▶ **PROMPT**
Please give back word for word the lines of the material below between the line containing "order: Artiodactyla" and the line containing "label granularity: sequence-level", inclusive.

▶ **PROVIDED ENTRIES**
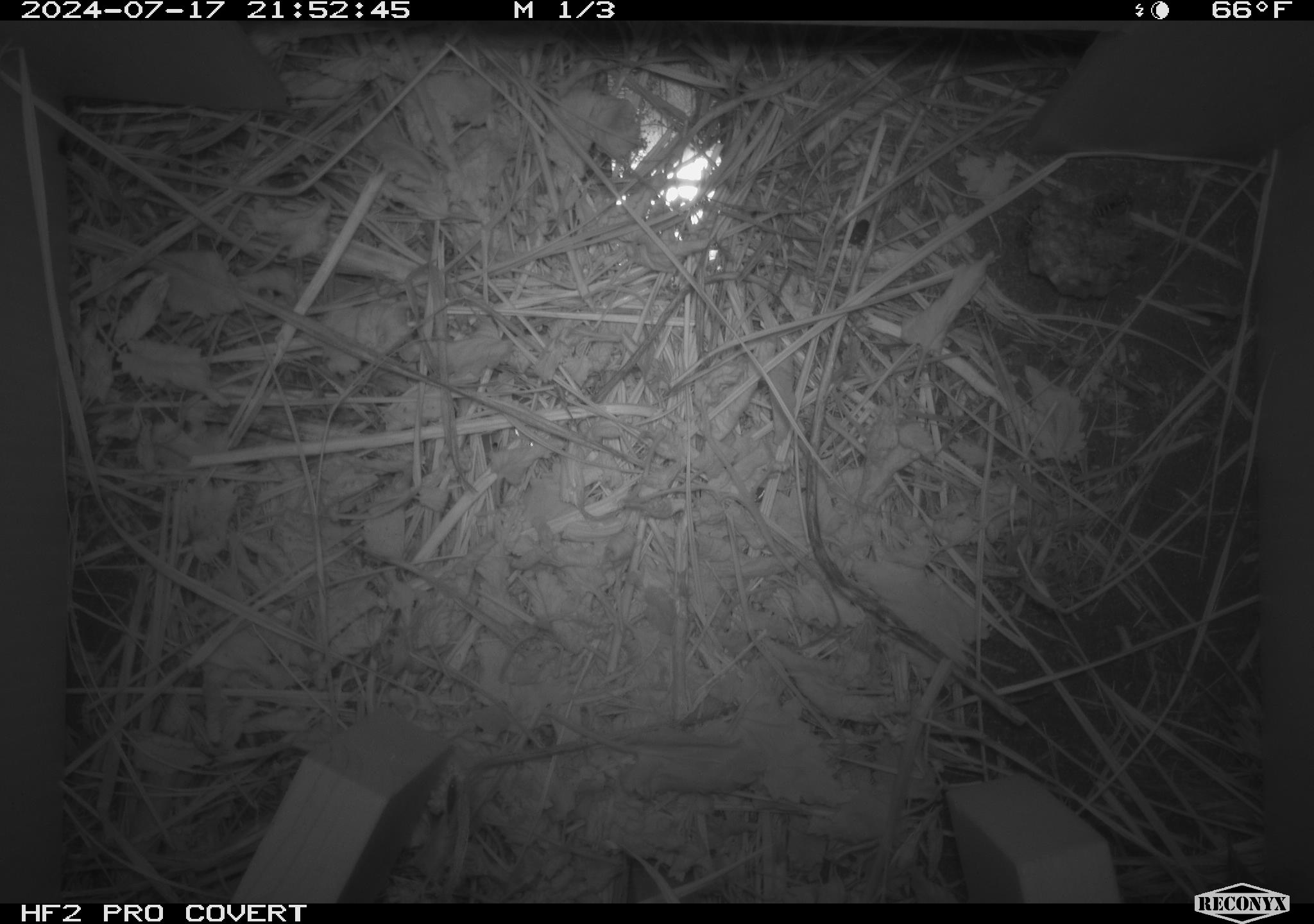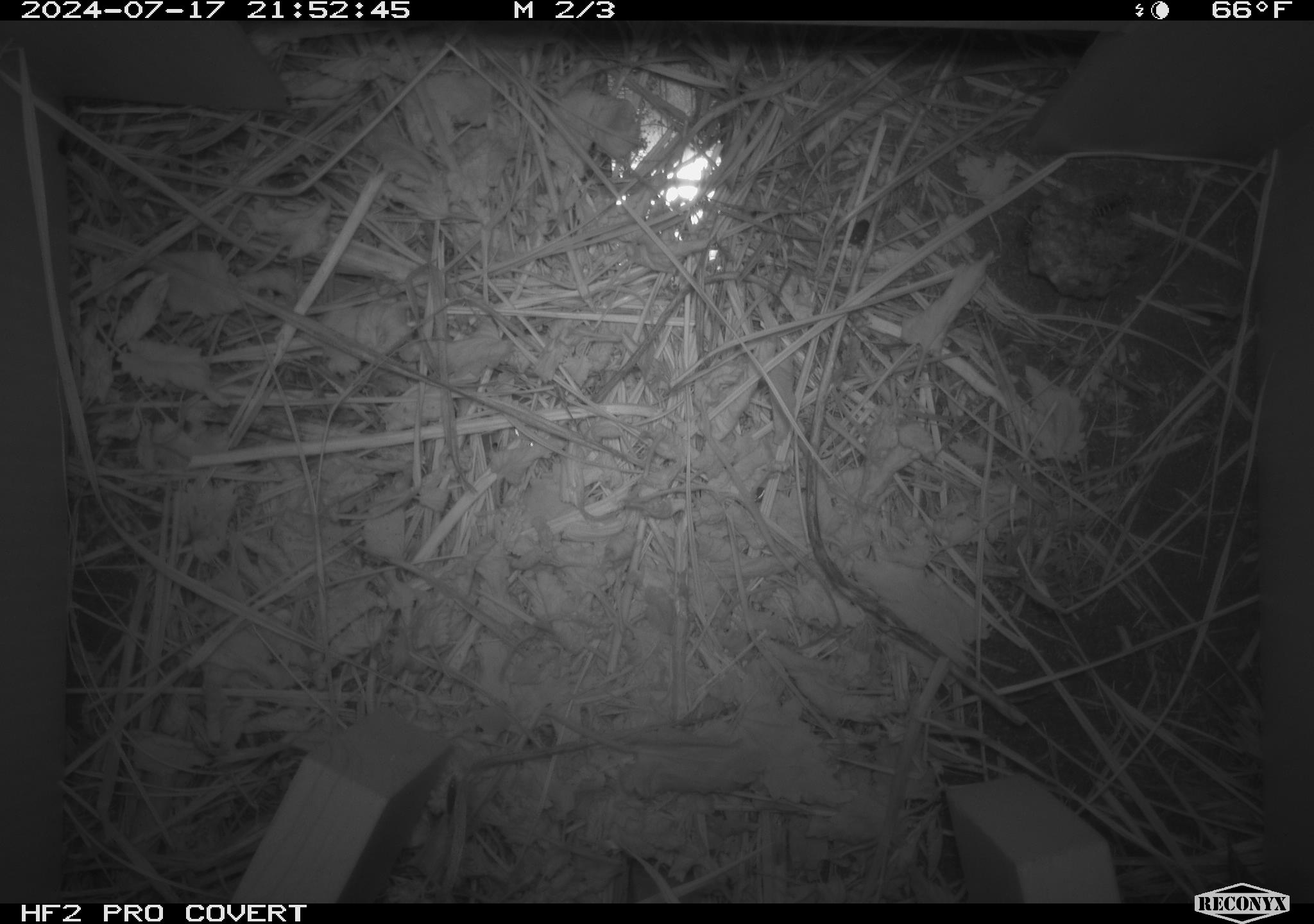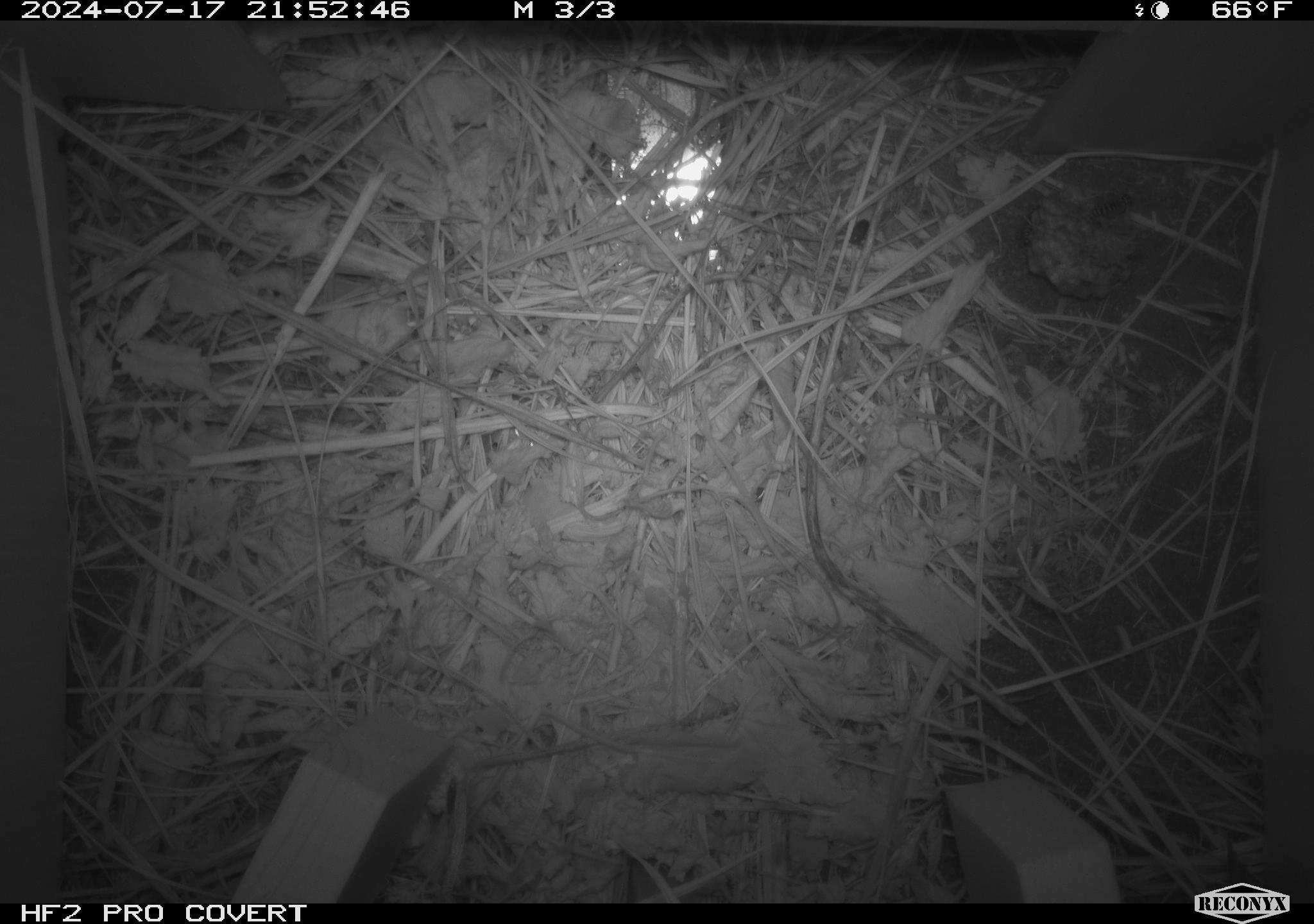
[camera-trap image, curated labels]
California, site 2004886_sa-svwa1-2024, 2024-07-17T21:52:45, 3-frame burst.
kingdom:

---

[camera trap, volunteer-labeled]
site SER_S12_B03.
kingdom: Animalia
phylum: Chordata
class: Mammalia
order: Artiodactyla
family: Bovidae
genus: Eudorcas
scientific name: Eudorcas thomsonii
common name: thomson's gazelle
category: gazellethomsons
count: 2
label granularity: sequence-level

▶ **ANSWER SECTION**
order: Artiodactyla
family: Bovidae
genus: Eudorcas
scientific name: Eudorcas thomsonii
common name: thomson's gazelle
category: gazellethomsons
count: 2
label granularity: sequence-level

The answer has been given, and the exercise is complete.